Even though the vowel "a" is dropped from the spelling, if you actually say it out loud, you do pronounce a vowel sound when you get to that spot in the word, something like "shouldn'tuv", whereas the "o" in "not" is dropped from both the spelling and the pronounciation.
Many English dialects elide "h" at the beginning even when nothing is contracted. The pronounced vowel is different mostly because it's unstressed, and unstressed vowels in English generally centralize to schwa or nearly so.
For example, in Year 1 that useless letter "c" would be dropped to be [replased](replaced) either by "k" or "s", and likewise "x" would no longer be part of the alphabet.
It becomes quite useful in the later sentences as more and more reformations are applied.
English is rather complex phonologically. Lots of vowels for starters, and if we're talking about American English these include the rather rare R-colored vowels - but even without them things are pretty crowded, e.g. /æ/ vs /ɑ/ vs /ʌ/ ("cat" vs "cart" vs "cut") is just one big WTF to anyone whose language has a single "a-like" phoneme, which is most of them. Consonants have some weirdness as well - e.g. a retroflex approximant for a primary rhotic is fairly rare, and pervasive non-sibilant coronals ("th") are also somewhat unusual.
There are certainly languages with even more spoken complexity - e.g. 4+ consonant clusters like "vzdr" typical of Slavic - but even so spoken English is not that easy to learn to understand, and very hard to learn to speak without a noticeable accent.
You never realize how many weird rules, weird exceptions, ambiguities, and complete redundancies there are in this language until you try to teach English, which will also probably teach you a bunch of terms and concepts you've never heard of. Know what a gerund is? Then there's things we don't even think about that challenge even advanced foreign learners, like when you use which articles: the/a.
English popularity was solely and exclusively driven by its use as a lingua franca. As times change, so too will the language we speak.
Every real, non-constructed language has weird rules, weird exceptions, ambiguities, and complete redundancies. English is on the more difficult end but it's not nearly the most difficult. I'm not sure how it got to be perceived as this exceptionally tough language just because pronunciation can be tough. Other languages have pronunciation ambiguities too...

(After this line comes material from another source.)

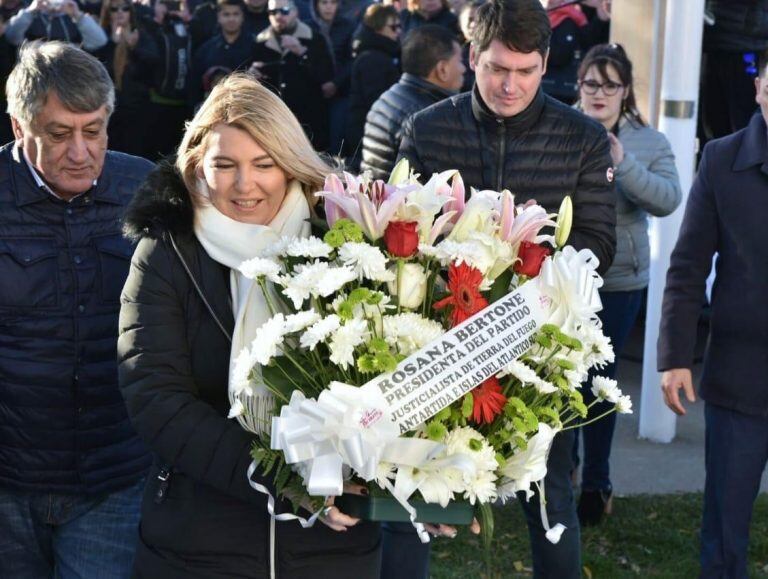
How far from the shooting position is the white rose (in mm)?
2771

The thing is that English takes in words from other languages and keeps doing so, which means that there are several phonetic systems in use already. It's just that they use the same alphabet so you can't tell which one applies to which word.
There are occasional mixed horrors like "ptarmigan", which is a Gaelic word which was Romanized using Greek phonology, so it has the same silent p as "pterodactyl".
There's no academy of the English language anyway, so there's nobody to make such a change. And as others have said, the accent variation is pretty huge.